• The task: Starting at the top of the entries below, set down every line exactly, please, until you reach the line with "Event Reflections: Sheryl", which is included too.

(Records from a dataset)
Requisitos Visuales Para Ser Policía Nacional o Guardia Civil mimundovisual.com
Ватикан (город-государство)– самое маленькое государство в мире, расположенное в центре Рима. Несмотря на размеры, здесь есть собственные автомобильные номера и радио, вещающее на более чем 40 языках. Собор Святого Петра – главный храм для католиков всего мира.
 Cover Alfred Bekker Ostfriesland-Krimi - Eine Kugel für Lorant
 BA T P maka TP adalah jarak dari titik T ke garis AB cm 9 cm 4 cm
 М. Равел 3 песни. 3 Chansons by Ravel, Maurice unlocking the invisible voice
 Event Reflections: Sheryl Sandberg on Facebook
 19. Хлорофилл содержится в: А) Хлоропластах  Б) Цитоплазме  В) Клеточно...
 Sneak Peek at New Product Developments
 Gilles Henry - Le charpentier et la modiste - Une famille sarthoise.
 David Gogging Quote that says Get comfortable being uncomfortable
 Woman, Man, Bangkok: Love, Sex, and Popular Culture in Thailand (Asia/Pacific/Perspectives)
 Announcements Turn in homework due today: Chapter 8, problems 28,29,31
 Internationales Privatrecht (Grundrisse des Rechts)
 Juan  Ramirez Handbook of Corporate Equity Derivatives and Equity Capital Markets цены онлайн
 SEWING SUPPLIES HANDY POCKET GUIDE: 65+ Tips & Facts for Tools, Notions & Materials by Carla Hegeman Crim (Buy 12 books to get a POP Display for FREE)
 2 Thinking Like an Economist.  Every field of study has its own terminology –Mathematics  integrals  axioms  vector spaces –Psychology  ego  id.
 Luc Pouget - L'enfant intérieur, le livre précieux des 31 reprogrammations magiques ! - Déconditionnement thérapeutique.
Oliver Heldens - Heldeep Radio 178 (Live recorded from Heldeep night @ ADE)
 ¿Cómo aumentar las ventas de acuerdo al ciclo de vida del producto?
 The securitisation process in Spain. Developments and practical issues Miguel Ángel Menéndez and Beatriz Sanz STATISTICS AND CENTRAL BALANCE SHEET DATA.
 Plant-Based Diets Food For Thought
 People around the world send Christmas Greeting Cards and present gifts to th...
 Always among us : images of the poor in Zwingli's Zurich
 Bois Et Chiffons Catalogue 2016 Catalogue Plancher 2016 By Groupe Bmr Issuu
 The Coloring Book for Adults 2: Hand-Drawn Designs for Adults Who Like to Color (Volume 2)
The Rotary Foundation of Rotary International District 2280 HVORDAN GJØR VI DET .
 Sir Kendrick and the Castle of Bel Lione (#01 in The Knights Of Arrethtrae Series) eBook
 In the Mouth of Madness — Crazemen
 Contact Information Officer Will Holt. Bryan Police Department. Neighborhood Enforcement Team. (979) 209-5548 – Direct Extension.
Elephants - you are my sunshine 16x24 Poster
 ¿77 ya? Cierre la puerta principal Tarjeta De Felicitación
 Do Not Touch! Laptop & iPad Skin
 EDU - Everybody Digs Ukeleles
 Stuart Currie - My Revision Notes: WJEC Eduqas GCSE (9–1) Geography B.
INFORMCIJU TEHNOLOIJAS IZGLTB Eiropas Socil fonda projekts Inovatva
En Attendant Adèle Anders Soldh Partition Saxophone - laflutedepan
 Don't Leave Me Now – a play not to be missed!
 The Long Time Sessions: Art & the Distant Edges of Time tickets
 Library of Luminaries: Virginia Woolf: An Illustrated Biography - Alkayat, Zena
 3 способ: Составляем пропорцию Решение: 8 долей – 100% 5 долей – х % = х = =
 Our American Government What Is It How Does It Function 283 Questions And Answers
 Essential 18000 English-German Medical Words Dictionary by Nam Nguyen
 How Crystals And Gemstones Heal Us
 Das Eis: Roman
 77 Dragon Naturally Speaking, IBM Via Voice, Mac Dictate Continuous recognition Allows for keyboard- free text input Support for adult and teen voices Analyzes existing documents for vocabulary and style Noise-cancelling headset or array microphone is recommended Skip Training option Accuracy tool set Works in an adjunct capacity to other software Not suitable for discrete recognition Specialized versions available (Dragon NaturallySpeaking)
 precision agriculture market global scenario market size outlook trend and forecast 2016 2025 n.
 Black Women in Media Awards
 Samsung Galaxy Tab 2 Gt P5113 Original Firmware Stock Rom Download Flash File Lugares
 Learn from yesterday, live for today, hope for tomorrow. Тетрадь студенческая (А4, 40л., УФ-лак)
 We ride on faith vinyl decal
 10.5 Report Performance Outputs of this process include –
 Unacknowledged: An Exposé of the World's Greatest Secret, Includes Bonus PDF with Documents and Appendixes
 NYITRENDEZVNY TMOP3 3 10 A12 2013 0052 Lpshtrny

• Your response:
Requisitos Visuales Para Ser Policía Nacional o Guardia Civil mimundovisual.com
Ватикан (город-государство)– самое маленькое государство в мире, расположенное в центре Рима. Несмотря на размеры, здесь есть собственные автомобильные номера и радио, вещающее на более чем 40 языках. Собор Святого Петра – главный храм для католиков всего мира.
 Cover Alfred Bekker Ostfriesland-Krimi - Eine Kugel für Lorant
 BA T P maka TP adalah jarak dari titik T ke garis AB cm 9 cm 4 cm
 М. Равел 3 песни. 3 Chansons by Ravel, Maurice unlocking the invisible voice
 Event Reflections: Sheryl Sandberg on Facebook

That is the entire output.